Raw data =>
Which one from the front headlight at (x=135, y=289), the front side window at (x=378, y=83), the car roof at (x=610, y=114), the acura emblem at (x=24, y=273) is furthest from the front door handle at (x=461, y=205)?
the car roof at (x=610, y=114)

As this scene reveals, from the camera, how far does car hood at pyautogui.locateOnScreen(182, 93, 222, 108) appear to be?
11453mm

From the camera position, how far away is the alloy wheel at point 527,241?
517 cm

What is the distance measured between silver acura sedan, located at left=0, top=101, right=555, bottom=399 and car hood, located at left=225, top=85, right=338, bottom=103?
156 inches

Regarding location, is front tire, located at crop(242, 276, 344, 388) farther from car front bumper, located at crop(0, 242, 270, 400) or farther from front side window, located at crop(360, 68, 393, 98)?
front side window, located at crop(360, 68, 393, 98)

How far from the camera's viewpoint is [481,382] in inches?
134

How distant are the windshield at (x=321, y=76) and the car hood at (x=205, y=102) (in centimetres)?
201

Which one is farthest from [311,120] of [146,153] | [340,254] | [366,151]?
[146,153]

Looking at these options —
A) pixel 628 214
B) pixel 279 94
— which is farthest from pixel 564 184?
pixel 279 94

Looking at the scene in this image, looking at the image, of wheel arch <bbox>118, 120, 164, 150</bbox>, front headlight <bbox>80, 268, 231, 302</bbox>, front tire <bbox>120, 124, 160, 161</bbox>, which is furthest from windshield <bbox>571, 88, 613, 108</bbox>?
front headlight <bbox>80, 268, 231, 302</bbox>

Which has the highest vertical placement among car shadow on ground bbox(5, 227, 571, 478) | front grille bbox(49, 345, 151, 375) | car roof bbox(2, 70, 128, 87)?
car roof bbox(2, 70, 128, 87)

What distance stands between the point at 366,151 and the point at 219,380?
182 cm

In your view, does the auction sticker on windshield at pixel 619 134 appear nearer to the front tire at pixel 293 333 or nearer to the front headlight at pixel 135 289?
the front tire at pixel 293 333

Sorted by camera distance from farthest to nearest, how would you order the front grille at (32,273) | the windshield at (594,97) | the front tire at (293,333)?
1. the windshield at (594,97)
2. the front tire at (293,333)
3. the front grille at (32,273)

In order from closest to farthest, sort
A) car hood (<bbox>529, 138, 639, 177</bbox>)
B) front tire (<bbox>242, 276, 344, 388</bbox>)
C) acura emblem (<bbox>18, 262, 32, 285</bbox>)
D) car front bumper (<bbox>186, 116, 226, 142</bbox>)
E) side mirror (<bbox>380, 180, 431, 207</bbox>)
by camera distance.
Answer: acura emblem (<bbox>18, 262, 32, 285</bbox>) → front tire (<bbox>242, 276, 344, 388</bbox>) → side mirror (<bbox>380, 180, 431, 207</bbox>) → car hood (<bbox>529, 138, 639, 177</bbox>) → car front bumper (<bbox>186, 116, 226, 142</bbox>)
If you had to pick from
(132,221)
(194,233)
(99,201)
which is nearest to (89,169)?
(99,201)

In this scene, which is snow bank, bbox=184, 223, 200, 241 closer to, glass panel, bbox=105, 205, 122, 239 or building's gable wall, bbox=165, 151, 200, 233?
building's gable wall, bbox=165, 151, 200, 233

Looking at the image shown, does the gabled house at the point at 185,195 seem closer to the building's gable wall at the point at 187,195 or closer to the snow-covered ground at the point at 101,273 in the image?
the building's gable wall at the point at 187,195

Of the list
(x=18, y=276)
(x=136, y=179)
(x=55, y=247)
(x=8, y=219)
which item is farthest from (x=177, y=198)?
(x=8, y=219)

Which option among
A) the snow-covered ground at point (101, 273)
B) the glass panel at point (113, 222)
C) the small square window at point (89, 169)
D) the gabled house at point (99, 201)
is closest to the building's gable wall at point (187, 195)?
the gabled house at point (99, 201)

What is expected => Copy all of the material above word for word, keeping every line in its original order.

Written answer =>
Which one from the front headlight at (x=135, y=289), the front side window at (x=378, y=83), the car roof at (x=610, y=114), the acura emblem at (x=24, y=273) is furthest from the front door handle at (x=461, y=205)?
the car roof at (x=610, y=114)

As this scene reveals, from the camera, how far does car hood at pyautogui.locateOnScreen(182, 93, 222, 108) appear to be?
11453mm

From the camera position, how far away is the alloy wheel at point 527,241?
517 cm

What is the distance measured between silver acura sedan, located at left=0, top=101, right=555, bottom=399 and car hood, located at left=225, top=85, right=338, bottom=103?
156 inches

Regarding location, is front tire, located at crop(242, 276, 344, 388) farther from car front bumper, located at crop(0, 242, 270, 400) or farther from front side window, located at crop(360, 68, 393, 98)?
front side window, located at crop(360, 68, 393, 98)

How far from the camera's viewpoint is [481,382] in inches?
134

How distant are the windshield at (x=321, y=76) and the car hood at (x=205, y=102) (in centimetres)?
201

Which one is farthest from [311,120] of [146,153] | [340,254] | [366,151]?
[146,153]

Looking at these options —
A) pixel 628 214
B) pixel 279 94
— which is farthest from pixel 564 184?
pixel 279 94

Looking at the scene in this image, looking at the image, of wheel arch <bbox>118, 120, 164, 150</bbox>, front headlight <bbox>80, 268, 231, 302</bbox>, front tire <bbox>120, 124, 160, 161</bbox>, which is furthest from windshield <bbox>571, 88, 613, 108</bbox>?
front headlight <bbox>80, 268, 231, 302</bbox>

Which has the highest vertical placement among car shadow on ground bbox(5, 227, 571, 478) | front grille bbox(49, 345, 151, 375) | car roof bbox(2, 70, 128, 87)?
car roof bbox(2, 70, 128, 87)

What distance stands between the point at 366,151 and the point at 219,380?
182 cm

In your view, does the auction sticker on windshield at pixel 619 134 appear nearer to the front tire at pixel 293 333 or nearer to the front headlight at pixel 135 289?
the front tire at pixel 293 333

Sorted by camera distance from farthest to nearest, how would you order the front grille at (32,273) | the windshield at (594,97) | the front tire at (293,333)?
1. the windshield at (594,97)
2. the front tire at (293,333)
3. the front grille at (32,273)

In order from closest to farthest, sort
A) car hood (<bbox>529, 138, 639, 177</bbox>)
B) front tire (<bbox>242, 276, 344, 388</bbox>)
C) acura emblem (<bbox>18, 262, 32, 285</bbox>)
D) car front bumper (<bbox>186, 116, 226, 142</bbox>)
E) side mirror (<bbox>380, 180, 431, 207</bbox>)
by camera distance.
Answer: acura emblem (<bbox>18, 262, 32, 285</bbox>) → front tire (<bbox>242, 276, 344, 388</bbox>) → side mirror (<bbox>380, 180, 431, 207</bbox>) → car hood (<bbox>529, 138, 639, 177</bbox>) → car front bumper (<bbox>186, 116, 226, 142</bbox>)
If you had to pick from
(132,221)
(194,233)
(99,201)
which is nearest to (89,169)?
(99,201)

In this scene, which is snow bank, bbox=184, 223, 200, 241 closer to, glass panel, bbox=105, 205, 122, 239 or building's gable wall, bbox=165, 151, 200, 233?
building's gable wall, bbox=165, 151, 200, 233

Looking at the image shown, does the gabled house at the point at 185,195 seem closer to the building's gable wall at the point at 187,195 or closer to the snow-covered ground at the point at 101,273 in the image?
the building's gable wall at the point at 187,195

Of the list
(x=18, y=276)
(x=136, y=179)
(x=55, y=247)
(x=8, y=219)
which item is farthest from (x=177, y=198)?
(x=8, y=219)

Which option among
A) the snow-covered ground at point (101, 273)
B) the glass panel at point (113, 222)
C) the small square window at point (89, 169)
D) the gabled house at point (99, 201)
is closest to the building's gable wall at point (187, 195)?
the gabled house at point (99, 201)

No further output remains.